**What is needed:**
Transcribe the full listing so that each line reads as it does in the original.

====================

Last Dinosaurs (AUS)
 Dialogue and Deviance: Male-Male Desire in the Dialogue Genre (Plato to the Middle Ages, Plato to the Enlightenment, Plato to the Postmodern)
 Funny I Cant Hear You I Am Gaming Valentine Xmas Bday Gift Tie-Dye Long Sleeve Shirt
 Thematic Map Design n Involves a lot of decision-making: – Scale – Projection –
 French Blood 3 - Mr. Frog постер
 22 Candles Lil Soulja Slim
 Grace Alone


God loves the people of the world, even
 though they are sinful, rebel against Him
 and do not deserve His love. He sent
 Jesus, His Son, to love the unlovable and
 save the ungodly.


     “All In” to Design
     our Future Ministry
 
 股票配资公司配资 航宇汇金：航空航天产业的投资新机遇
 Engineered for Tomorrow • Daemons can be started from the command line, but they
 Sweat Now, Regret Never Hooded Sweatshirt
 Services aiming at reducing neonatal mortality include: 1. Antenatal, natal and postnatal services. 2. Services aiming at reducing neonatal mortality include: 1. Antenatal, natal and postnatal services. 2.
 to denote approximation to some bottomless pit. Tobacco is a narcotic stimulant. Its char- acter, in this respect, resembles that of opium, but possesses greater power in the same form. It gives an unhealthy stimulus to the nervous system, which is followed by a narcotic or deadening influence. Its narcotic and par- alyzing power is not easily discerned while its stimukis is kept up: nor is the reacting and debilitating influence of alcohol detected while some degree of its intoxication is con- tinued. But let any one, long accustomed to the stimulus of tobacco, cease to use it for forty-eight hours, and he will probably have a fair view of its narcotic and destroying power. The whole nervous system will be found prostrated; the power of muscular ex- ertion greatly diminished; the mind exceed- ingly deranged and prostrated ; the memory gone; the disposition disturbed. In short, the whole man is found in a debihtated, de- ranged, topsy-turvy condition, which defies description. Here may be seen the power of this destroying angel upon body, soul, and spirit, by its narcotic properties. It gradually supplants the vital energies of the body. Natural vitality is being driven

====================

**Output:**
Last Dinosaurs (AUS)
 Dialogue and Deviance: Male-Male Desire in the Dialogue Genre (Plato to the Middle Ages, Plato to the Enlightenment, Plato to the Postmodern)
 Funny I Cant Hear You I Am Gaming Valentine Xmas Bday Gift Tie-Dye Long Sleeve Shirt
 Thematic Map Design n Involves a lot of decision-making: – Scale – Projection –
 French Blood 3 - Mr. Frog постер
 22 Candles Lil Soulja Slim
 Grace Alone


God loves the people of the world, even
 though they are sinful, rebel against Him
 and do not deserve His love. He sent
 Jesus, His Son, to love the unlovable and
 save the ungodly.


     “All In” to Design
     our Future Ministry
 
 股票配资公司配资 航宇汇金：航空航天产业的投资新机遇
 Engineered for Tomorrow • Daemons can be started from the command line, but they
 Sweat Now, Regret Never Hooded Sweatshirt
 Services aiming at reducing neonatal mortality include: 1. Antenatal, natal and postnatal services. 2. Services aiming at reducing neonatal mortality include: 1. Antenatal, natal and postnatal services. 2.
 to denote approximation to some bottomless pit. Tobacco is a narcotic stimulant. Its char- acter, in this respect, resembles that of opium, but possesses greater power in the same form. It gives an unhealthy stimulus to the nervous system, which is followed by a narcotic or deadening influence. Its narcotic and par- alyzing power is not easily discerned while its stimukis is kept up: nor is the reacting and debilitating influence of alcohol detected while some degree of its intoxication is con- tinued. But let any one, long accustomed to the stimulus of tobacco, cease to use it for forty-eight hours, and he will probably have a fair view of its narcotic and destroying power. The whole nervous system will be found prostrated; the power of muscular ex- ertion greatly diminished; the mind exceed- ingly deranged and prostrated ; the memory gone; the disposition disturbed. In short, the whole man is found in a debihtated, de- ranged, topsy-turvy condition, which defies description. Here may be seen the power of this destroying angel upon body, soul, and spirit, by its narcotic properties. It gradually supplants the vital energies of the body. Natural vitality is being driven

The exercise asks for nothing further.